How one couple fought to keep a Black American hero’s name alive in Putnam County

PUTNAM COUNTY, Fla. – When the Putnam County School District revealed a plan to close multiple schools in order to consolidate and build new ones, one school that was set to close was Robert H. Jenkins Jr. Middle School.

The prospect of the school closing immediately caught the attention of Leo and Shirley Grainger. The Graingers made it their life’s work to honor Jenkins, a Medal of Honor recipient from Interlachen.

Jenkins graduated from Palatka Central Academy, an all-Black high school, in 1967. He lived close to Leo Grainger when the two were growing up.
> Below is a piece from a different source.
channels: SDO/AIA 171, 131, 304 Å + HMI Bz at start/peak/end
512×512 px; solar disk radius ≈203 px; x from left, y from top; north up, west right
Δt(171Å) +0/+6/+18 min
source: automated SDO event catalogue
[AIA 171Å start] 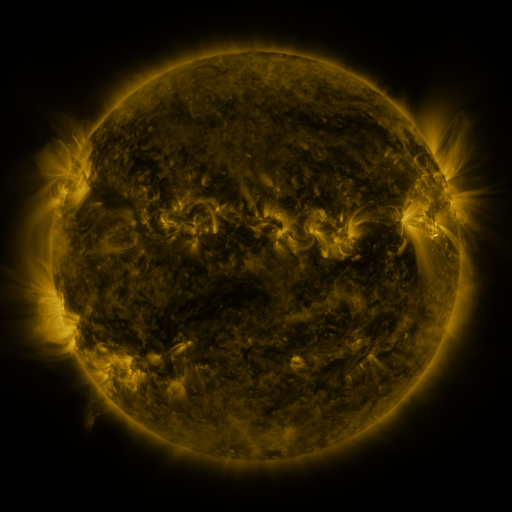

In 1969, while serving in the Vietnam War, Jenkins and another private first class, Fred Ostrom, were fighting off the enemy together in a ditch when a North Vietnamese soldier threw a hand grenade at them. Jenkins immediately pushed Ostrom to the ground and jumped on top of him to shield him from the blast, according to the U.S. Department of Defense.

Ostrom survived, but Jenkins did not. He was 20 years old.

“He saved more than my life — I have two kids,” Ostrom later said.

Robert H. Jenkins, Jr. (Copyright 2023 by WJXT News4Jax – All rights reserved.)

The two couldn’t have been more different and weren’t particularly close, Ostrom told the Tampa Bay Times in 1996. Ostrom was a young white man from New York and Jenkins was Black from small-town Florida.

“So it didn’t matter to him, his complexion, because evidently, he was colorblind in his heart,” Leo Grainger said.

Leo and Shirley Grainger are working to keep the memory of Putnam County hero Robert Jenkins Jr. alive. (Copyright 2021 by WJXT News4Jax – All rights reserved.)

Leo Grainger said Jenkins’ sacrifice is an important part of Black history that should live on. He is one of only 23 Medal of Honor Recipients in Florida.

“That was an opportunity to bring his name home to Interlachen in which he was born in 1948,” Leo Grainger said.

The school district’s plan called for Interlachen High School and C.H. Price Middle School to merge into one school so a new name had to be chosen. The Graingers, who have helped award a scholarship in Jenkins’ name for the last nine years, said the best way to honor Jenkins would be to name the new school after the hometown hero.

“I feel like it will trigger somebody to ask who is Robert Jenkins? And then his memory can continue on,” Shirley Grainger said.

Their plan worked.

Even though the newly consolidated school was renamed Interlachen Jr. – Sr. High School, the school board voted unanimously in 2021 to rename Interlachen Elementary School as Robert H. Jenkins Jr. Elementary, ensuring the Black American hero’s legacy will live on for generations to come.

School Board Member Sandra Gilyard passionately about preserving Jenkins Jr.’s name.

“A lot of people assume that he died in the war, he gave his life,” Gilyard said. “All I want is that his name is not lost forever. Our children need to know.”